Again, don't feel obliged to try that. But if you do have time to try it and let me know, it would be wonderful.

We'll work on a fix in the meantime.

This helped me solve the problem. I had to run my google colab again after cleaning the runtime. I made sure i execute each code block once and then i converted the model using
tensorflowjs_converter --input_format keras ./my_model.h5 ./my_model_as_tfjs

It is working perfectly fine in the browser now :)

I was experiencing this in the following scenario:

  • train a model using model.fit(..., callbacks=[ModelCheckpoint])
  • load the best model (not just the model weights) using model = load_model(ckpt_path)
  • convert and save using tfjs.converters.save_keras_model

This might be obvious, but the issue was that in the call to load_model I was creating a whole new set of layers without removing the old tf variables. Keras was showing the proper layer.name, but I was still having the mismatch.

The underlying tf.Variable objects had name collisions with the first model, and therefore got a suffix of _1 (like char_embedding_1/embeddings:0 instead of char_embedding/embeddings:0). You can see these names with something like

for layer in model.layers:
    print(l.weights)

To solve my version of the issue (where there was at some point a copy of the same model and I loaded a new one), you can reset the tf session entirely before loading

import keras.backend as K
...
model.fit(data, callbacks=[...])
K.backend.clear_session()  # this resets the session containing the stale, not-best version of the model 
model = load_model(ckpt_path)
tfjs.converters.save_keras_model(model, out_dir)

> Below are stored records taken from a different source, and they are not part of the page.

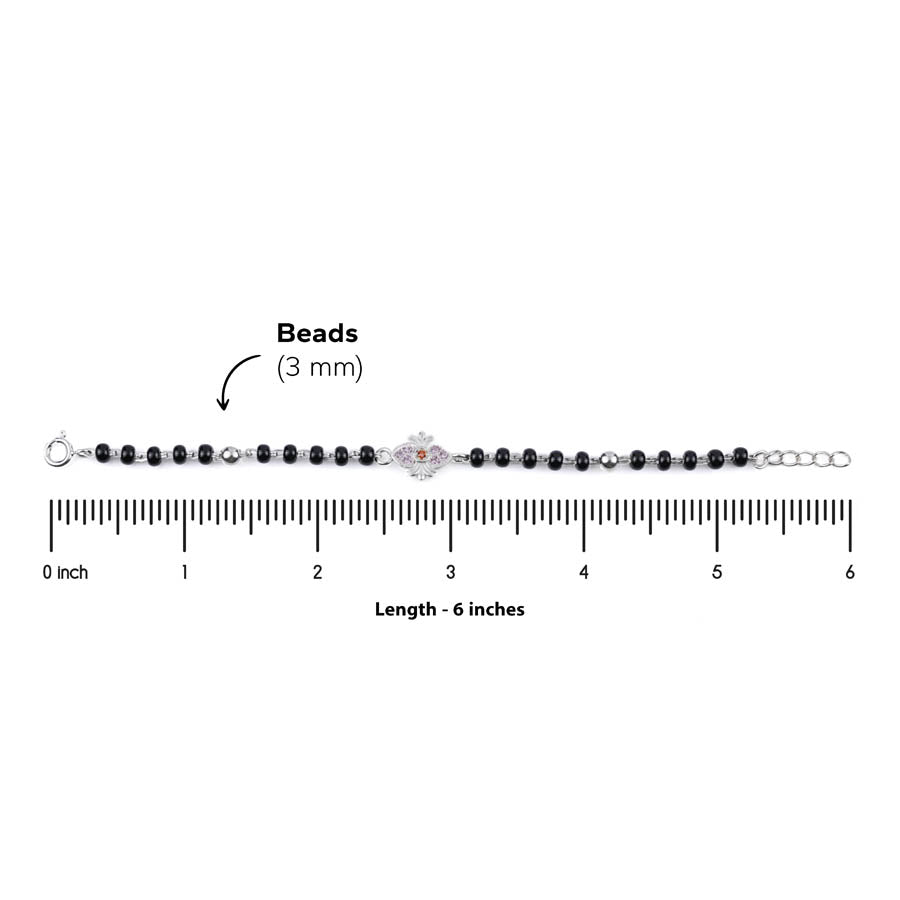 Beads
(3 mm)

0 inch 1 2 3 4 5 6

Length - 6 inches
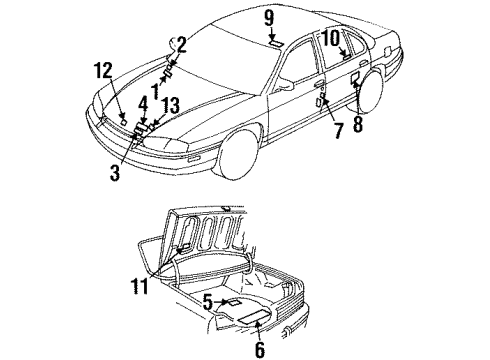 9
2
10
12
1
4
13
7
8
3
11
5
6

The way I solved the same problem (provided weight data has no target variable conv1_1/kernel) is by cleaning all output and cache of my jupyter notebook, loading model (model = load_model('./tf_files/keras/modelKeras2.h5')) and converting with tfjs (tfjs.converters.save_keras_model(model, './tfjsModelConverted/model6') ).

Hope it helps...

I was experiencing this in the following scenario:

  • train a model using model.fit(..., callbacks=[ModelCheckpoint])
  • load the best model (not just the model weights) using model = load_model(ckpt_path)
  • convert and save using tfjs.converters.save_keras_model

This might be obvious, but the issue was that in the call to load_model I was creating a whole new set of layers without removing the old tf variables. Keras was showing the proper layer.name, but I was still having the mismatch.

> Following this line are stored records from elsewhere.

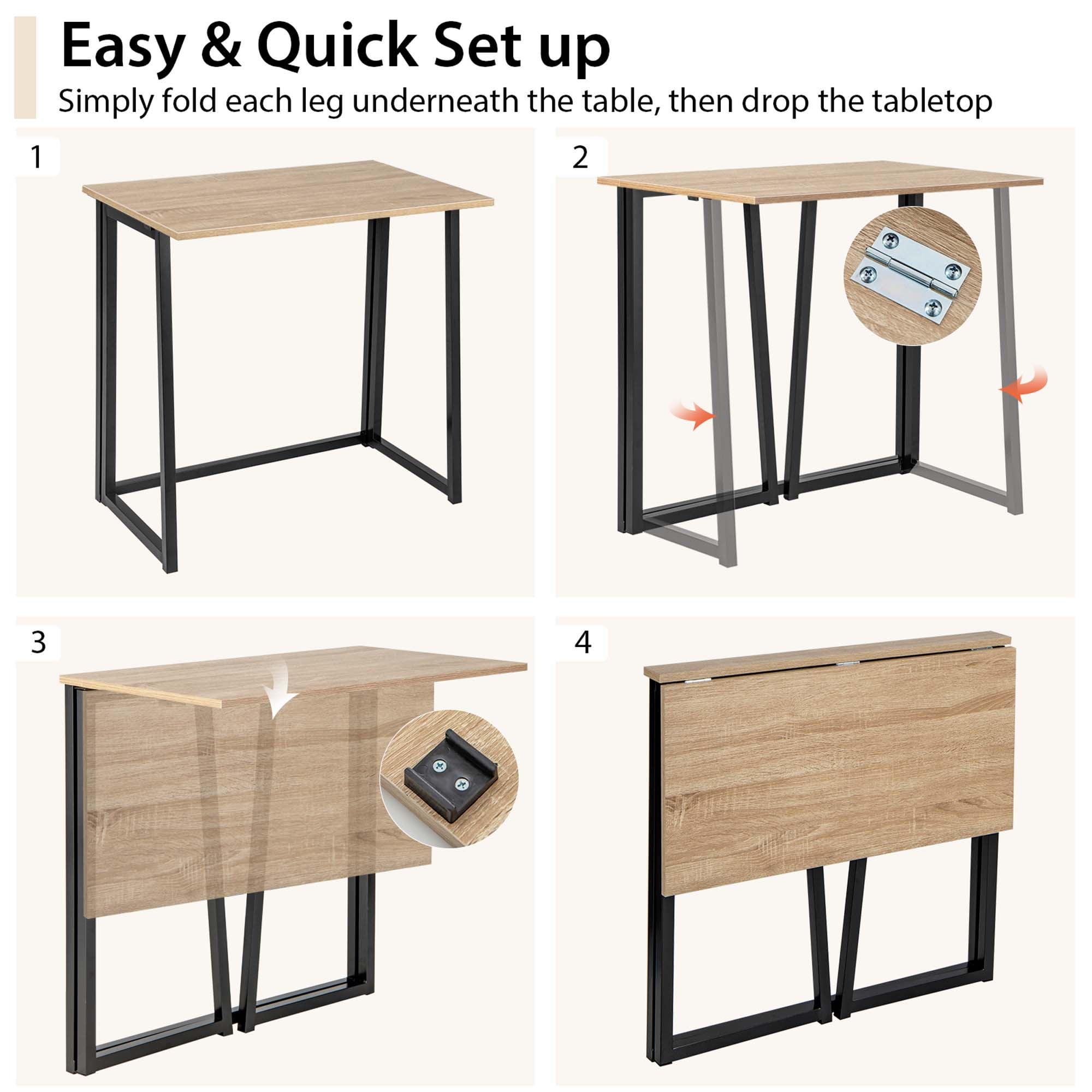 Easy & Quick Set up

Simply fold each leg underneath the table, then drop the tabletop

1

2

3

4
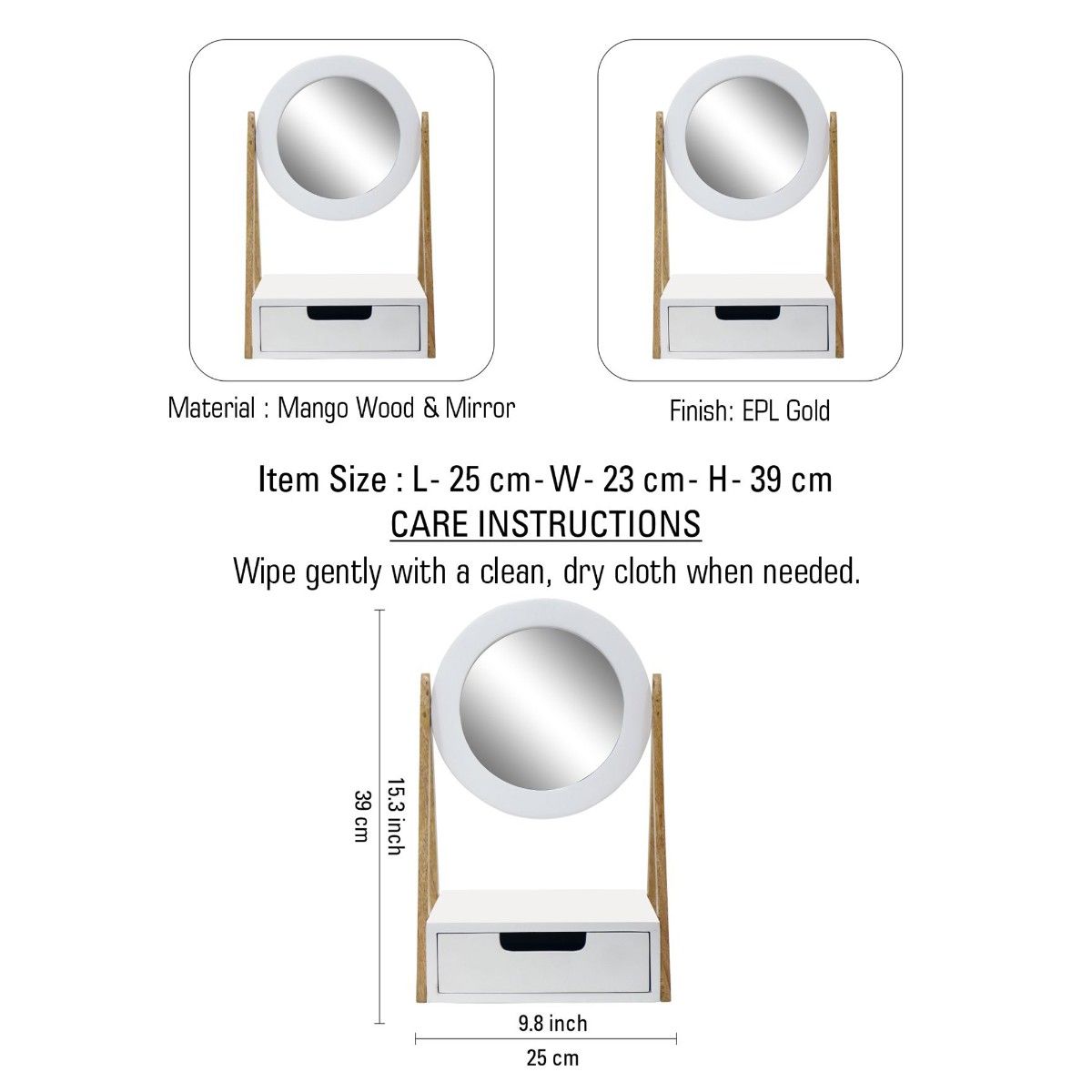 Material : Mango Wood & Mirror

Finish: EPL Gold

Item Size : L- 25 cm- W- 23 cm- H- 39 cm

CARE INSTRUCTIONS

Wipe gently with a clean, dry cloth when needed.

39 cm

15.3 inch

9.8 inch

25 cm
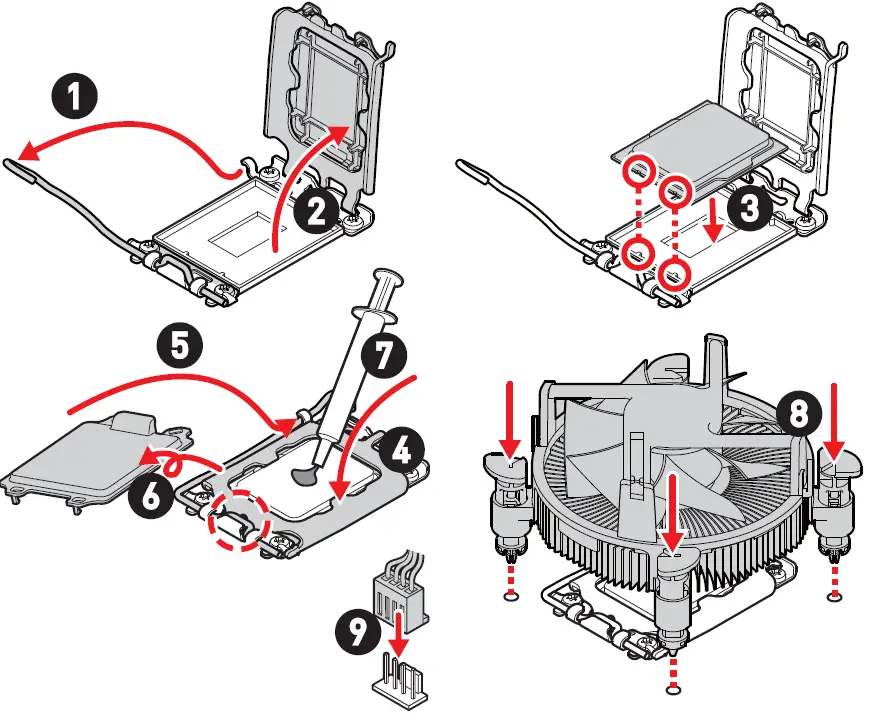 1
2
3
5
7
4
6
8
9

The underlying tf.Variable objects had name collisions with the first model, and therefore got a suffix of _1 (like char_embedding_1/embeddings:0 instead of char_embedding/embeddings:0). You can see these names with something like

for layer in model.layers:
    print(l.weights)

To solve my version of the issue (where there was at some point a copy of the same model and I loaded a new one), you can reset the tf session entirely before loading

import keras.backend as K
...
model.fit(data, callbacks=[...])
K.backend.clear_session()  # this resets the session containing the stale, not-best version of the model 
model = load_model(ckpt_path)
tfjs.converters.save_keras_model(model, out_dir)

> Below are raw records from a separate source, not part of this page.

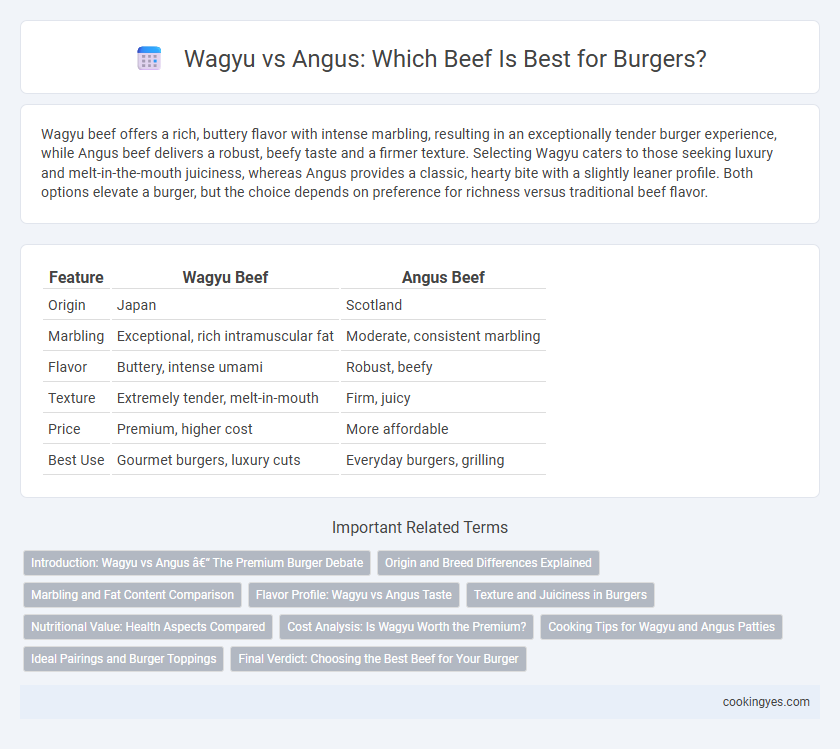 Wagyu vs Angus: Which Beef Is Best for Burgers?

Wagyu beef offers a rich, buttery flavor with intense marbling, resulting in an exceptionally tender burger experience, while Angus beef delivers a robust, beefy taste and a firmer texture. Selecting Wagyu caters to those seeking luxury and melt-in-the-mouth juiciness, whereas Angus provides a classic, hearty bite with a slightly leaner profile. Both options elevate a burger, but the choice depends on preference for richness versus traditional beef flavor.

| Feature | Wagyu Beef | Angus Beef |
|---|---|---|
| Origin | Japan | Scotland |
| Marbling | Exceptional, rich intramuscular fat | Moderate, consistent marbling |
| Flavor | Buttery, intense umami | Robust, beefy |
| Texture | Extremely tender, melt-in-mouth | Firm, juicy |
| Price | Premium, higher cost | More affordable |
| Best Use | Gourmet burgers, luxury cuts | Everyday burgers, grilling |

Important Related Terms

Introduction: Wagyu vs Angus â€" The Premium Burger Debate

Origin and Breed Differences Explained

Marbling and Fat Content Comparison

Flavor Profile: Wagyu vs Angus Taste

Texture and Juiciness in Burgers

Nutritional Value: Health Aspects Compared

Cost Analysis: Is Wagyu Worth the Premium?

Cooking Tips for Wagyu and Angus Patties

Ideal Pairings and Burger Toppings

Final Verdict: Choosing the Best Beef for Your Burger

cookingyes.com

This particular way worked for me but instead of using the

keras.backend.clear_session()

functionality I used the tensorflow API to keras as clearing the seesion by directly using keras module throws an error with tensorflow. The following is what I used

tf.keras.backend.clear_session()

Here is how i converted the model using google colab (ipython)...
The python API seems to work for this version atleast. No need to set strict parameter in this case.

Once you have saved the entire model as a h5 file, upload it to colab and run the script to generate the tfjs model.

!pip install tensorflowjs==1.2.6

Restart runtime after installation

import keras

import os
import keras
from keras.models import load_model
import tensorflow as tf

import tfjs

import tensorflowjs as tfjs

load model

tf.compat.v1.disable_eager_execution()
model=load_model('/content/model.h5')# path to model

create directory

!mkdir model

convert model

tfjs.converters.save_keras_model(model, '/content/model')

!zip -r model.zip /content/model

download and verify

@anilsathyan7 thank you , closing this issue.